Soit donc la mise en scène
–à l’intérieur du film lui-même- d’un classique
du genre (ce genre étant lui-même un classique du cinéma
de HK) : prise d’otages dans un appartement où
s’est réfugié un groupe de fuyards pourchassé par
la police et retenant une famille (père, fils, fille
–on notera que la mère manque) par la force. Scénario
classique donc, mais qui trouve son ampleur dans le
traitement qu’en fait… la police. Car, bien décidée
à marquer les esprits pour démontrer sa toute
puissance, elle a en effet choisi de médiatiser –sous
contrôle- l’opération.
Voici
donc les escaliers de l’immeuble infiltrés de flics
munis de minuscules caméras portatives dont les images,
montées et mises en musique par la police, sont régulièrement
transmises aux télévisions, qui les diffusent. L’opération
de propagande va évidemment se compliquer, surtout
lorsque les fugitifs trouveront dans la technologie de
pointe (Internet, webcams, téléphonie mobile) le moyen
de produire leurs propres images.
On l’aura compris :
si le film de Johnnie
To déploie de nouvelles perspectives, elles sont
nichées dans cette forme de mise en abîme de la mise
en scène elle-même.
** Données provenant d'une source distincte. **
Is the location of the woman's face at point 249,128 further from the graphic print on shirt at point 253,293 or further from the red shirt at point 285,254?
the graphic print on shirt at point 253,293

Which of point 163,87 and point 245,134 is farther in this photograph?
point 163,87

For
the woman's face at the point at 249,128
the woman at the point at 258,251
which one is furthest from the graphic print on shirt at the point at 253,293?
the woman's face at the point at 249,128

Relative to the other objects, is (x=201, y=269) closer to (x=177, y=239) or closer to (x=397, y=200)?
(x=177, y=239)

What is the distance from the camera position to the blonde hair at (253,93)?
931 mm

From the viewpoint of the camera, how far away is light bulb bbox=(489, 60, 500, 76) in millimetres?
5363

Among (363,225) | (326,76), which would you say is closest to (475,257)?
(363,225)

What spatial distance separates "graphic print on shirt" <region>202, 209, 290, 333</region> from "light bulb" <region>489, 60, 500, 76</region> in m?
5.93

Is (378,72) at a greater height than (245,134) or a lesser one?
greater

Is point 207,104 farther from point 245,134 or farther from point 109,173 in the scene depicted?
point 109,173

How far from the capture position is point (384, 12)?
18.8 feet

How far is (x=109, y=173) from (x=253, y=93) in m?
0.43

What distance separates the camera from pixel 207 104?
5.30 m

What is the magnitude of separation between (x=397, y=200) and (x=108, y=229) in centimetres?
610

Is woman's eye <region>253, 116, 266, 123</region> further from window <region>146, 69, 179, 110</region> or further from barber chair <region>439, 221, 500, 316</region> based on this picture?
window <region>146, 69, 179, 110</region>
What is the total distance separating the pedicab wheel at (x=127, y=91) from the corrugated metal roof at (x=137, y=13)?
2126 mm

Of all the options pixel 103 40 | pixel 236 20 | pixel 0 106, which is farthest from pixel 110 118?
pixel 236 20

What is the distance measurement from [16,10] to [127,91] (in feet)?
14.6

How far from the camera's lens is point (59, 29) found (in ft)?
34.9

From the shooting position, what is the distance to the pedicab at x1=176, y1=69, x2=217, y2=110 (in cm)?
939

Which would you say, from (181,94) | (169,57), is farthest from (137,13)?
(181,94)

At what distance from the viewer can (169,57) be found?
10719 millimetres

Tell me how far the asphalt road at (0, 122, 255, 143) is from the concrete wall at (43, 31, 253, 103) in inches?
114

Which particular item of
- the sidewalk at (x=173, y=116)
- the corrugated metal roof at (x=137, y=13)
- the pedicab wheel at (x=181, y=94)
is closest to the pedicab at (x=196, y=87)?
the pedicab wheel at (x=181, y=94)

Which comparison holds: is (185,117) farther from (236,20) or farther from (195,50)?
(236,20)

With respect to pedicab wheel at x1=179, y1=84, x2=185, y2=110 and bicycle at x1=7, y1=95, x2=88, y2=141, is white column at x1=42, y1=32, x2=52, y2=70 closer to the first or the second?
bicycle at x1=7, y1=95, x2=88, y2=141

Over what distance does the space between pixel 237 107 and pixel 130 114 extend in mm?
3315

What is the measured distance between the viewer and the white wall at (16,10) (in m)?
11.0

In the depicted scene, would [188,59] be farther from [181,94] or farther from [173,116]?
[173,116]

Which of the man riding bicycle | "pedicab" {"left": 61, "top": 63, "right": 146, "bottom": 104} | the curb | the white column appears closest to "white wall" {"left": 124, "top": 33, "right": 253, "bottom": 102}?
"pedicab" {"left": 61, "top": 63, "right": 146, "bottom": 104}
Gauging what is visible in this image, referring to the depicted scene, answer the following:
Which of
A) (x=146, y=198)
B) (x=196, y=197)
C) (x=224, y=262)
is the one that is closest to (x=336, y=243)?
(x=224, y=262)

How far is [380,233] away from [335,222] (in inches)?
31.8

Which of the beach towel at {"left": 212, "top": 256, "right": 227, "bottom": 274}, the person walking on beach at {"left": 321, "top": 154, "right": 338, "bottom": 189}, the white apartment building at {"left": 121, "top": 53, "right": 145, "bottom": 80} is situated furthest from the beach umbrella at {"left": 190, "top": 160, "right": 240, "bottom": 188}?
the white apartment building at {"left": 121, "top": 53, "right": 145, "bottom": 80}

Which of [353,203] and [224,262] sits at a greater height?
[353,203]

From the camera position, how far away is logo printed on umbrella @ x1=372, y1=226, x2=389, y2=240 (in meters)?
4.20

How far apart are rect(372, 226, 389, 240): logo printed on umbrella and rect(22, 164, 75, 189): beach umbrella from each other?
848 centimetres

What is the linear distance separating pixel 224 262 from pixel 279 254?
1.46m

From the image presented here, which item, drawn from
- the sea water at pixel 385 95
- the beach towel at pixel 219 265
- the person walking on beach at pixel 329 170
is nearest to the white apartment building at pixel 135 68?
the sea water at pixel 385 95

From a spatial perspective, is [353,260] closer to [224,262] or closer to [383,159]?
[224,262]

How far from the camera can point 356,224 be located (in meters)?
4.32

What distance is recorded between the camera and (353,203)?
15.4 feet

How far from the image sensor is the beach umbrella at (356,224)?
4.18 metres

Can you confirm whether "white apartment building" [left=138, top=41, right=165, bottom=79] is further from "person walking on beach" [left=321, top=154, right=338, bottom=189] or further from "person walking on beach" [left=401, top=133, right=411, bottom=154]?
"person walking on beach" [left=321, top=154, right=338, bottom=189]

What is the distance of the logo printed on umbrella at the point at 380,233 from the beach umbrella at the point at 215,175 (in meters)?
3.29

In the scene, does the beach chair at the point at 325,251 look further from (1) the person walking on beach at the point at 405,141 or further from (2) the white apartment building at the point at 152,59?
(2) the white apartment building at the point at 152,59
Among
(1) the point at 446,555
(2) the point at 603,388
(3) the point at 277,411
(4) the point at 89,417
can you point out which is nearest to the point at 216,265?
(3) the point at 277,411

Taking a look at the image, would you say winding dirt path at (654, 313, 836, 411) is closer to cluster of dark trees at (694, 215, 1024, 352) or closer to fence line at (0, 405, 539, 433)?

La police crée son propre film,
les fuyards le leur, et ces deux réalisations autonomes
se fondent en se télescopant à l’écran, qui
s’ouvre sans discrimination aux images disparates de
la télévision, d’Internet ou aux photos prises par téléphones
portables. En procédant de la sorte, To
insuffle de la vitalité à son film et contourne ce que
d’aucuns considéreraient à tort comme un aveu d’échec,
celui d’un cinéaste s’en remettant au bon vouloir
de ses héros.
A
ce titre, le plan-séquence d’ouverture –tout à
fait justifié par l’attente (flics / truands /
spectateurs) de quelques
chose- redonne sa primauté à la toute puissance
virtuose du réalisateur. De cette séquence,
d’innombrables coups de feu et pourtant peu de morts :
car, comme le prouve la suite du film (la prise
d’otage), tout se résume à des questions de représentation,
de spectacle. Et les héros sont devenus des acteurs.
Après la première
fusillade, tout le monde embarque pour une traversée de
Honk Kong, qui offre de beaux plans de la ville chinoise
saisie dans sa proximité, au ras des immeubles. Le
temps passe, lent, tout le monde se rend sur les lieux
du prochain spectacle (la prise d’otage). C’est là,
à l’écart, ou dissimulé à l’intérieur même des
spectacles,
quand la caméra ne capte plus rien, que la vie
resurgit. Deux truands préparent un déjeuner appétissant
dans la cuisine de l’appartement : suspension du
temps. Mais lorsque la police reçoit ces images, elle
fait aussitôt distribuer –sous l’œil des caméras-
des plateaux-repas aux journalistes et à ses hommes.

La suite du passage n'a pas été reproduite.